SoftBank can check off one more item on its to-do list in its mission to acquire Sprint Nextel (NYSE:S). On Thursday, the Japanese telecom announced the Securities and Exchange Commission gave its OK for Sprint to begin mailing proxy materials to shareholders regarding the upcoming vote on the transaction.
That vote will be held June 12 at a special shareholders' meeting, and it goes without saying (but I am saying it anyway) that SoftBank will be encouraging Sprint investors to vote for the proposal.
But the SEC thumbs up was just a small barrier compared to what SoftBank will have to scramble over before it can close on the deal.
DISH Network (NASDAQ:DISH) announced two weeks ago that it, too, wanted to buy Sprint, offering $25.5 billion compared to the $20.1 billion SoftBank bid. SoftBank's challenge will be to convince the Sprint shareholders that the DISH offer is less than what it seems.
That process began earlier this week when SoftBank CEO Masayoshi Son held a press conference in Tokyo questioning the veracity of DISH's claim that its offer would be worth $7 a share. "I would say the number is wrong. Totally wrong. It is incomplete and illusory," Son said.
Son brought up other counters to the DISH bid including the claim that DISH did not have committed financing and its leverage would be twice that of SoftBank's.
Son also scoffed at the satellite pay TV provider's lack of wireless experience. When asked about what expertise DISH could bring to a partnership with Sprint, Son asked, "Do you want to attach a satellite dish to your smartphone?"
As expected, DISH was ready with a response, but it wasn't one that defended its numbers. Instead, DISH filed a letter with the Federal Communications Commission repeating media accounts regarding a Department of Justice investigation of bribery charges against telecommunications equipment provider UTStarcom (NASDAQ:UTSI). The DISH filing says Masayoshi Son was chairman of the board of UTStarcom during part of the time in which the bribery was said to occur.
UTStarcom admitted to giving $7 million to Chinese government officials for sales contracts. That act was a violation of the Foreign Corrupt Practices Act.
"Dish believes that this information is relevant to the public interest analysis of the proposed transaction, and that it is incumbent upon the proposed transferee SoftBank to provide a full explanation of these matters," the filing said.
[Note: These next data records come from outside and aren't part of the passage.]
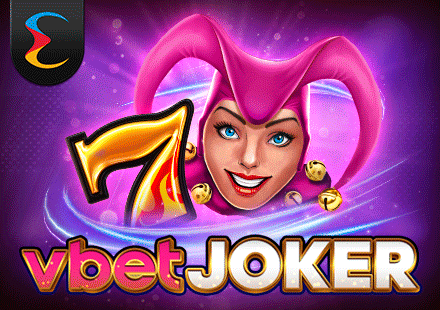 Slot 12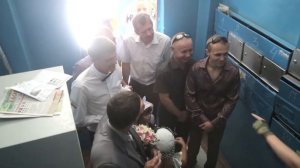 Выкуп невесты на свадьбе, забавные конкурсы для жениха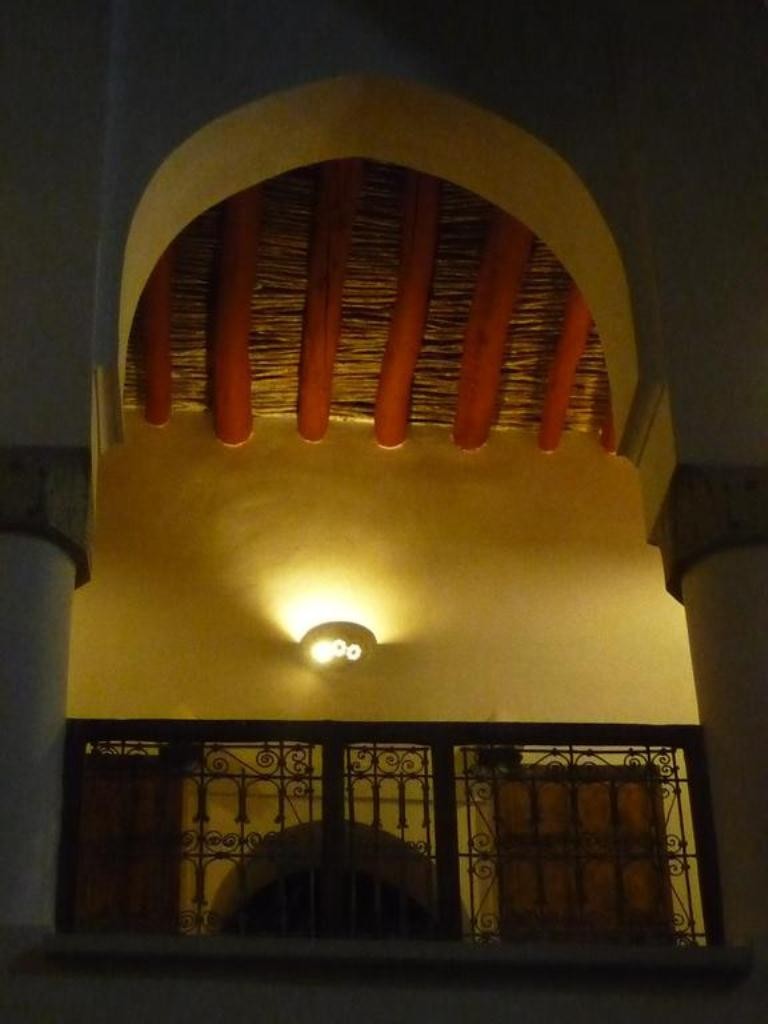 Riad Matham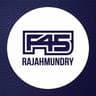 F45 Training Rajahmundry
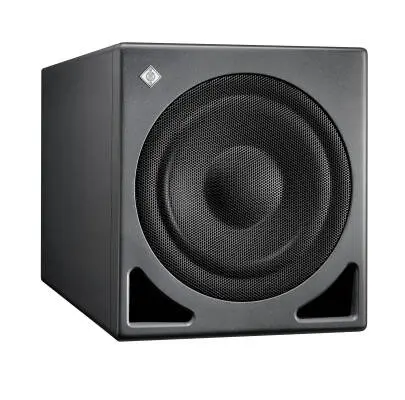 KH 805 II Subwoofer with DSP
A further mountain to climb for SoftBank is this: In January the DOJ, FBI, and Department of Homeland Security asked the FCC to hold off on evaluating the public merits of the transaction to give those law enforcement agencies time to thoroughly assess the national security implications of the merger.
So even though it got the SEC's approval, SoftBank will still have to get through the gauntlet one step at a time.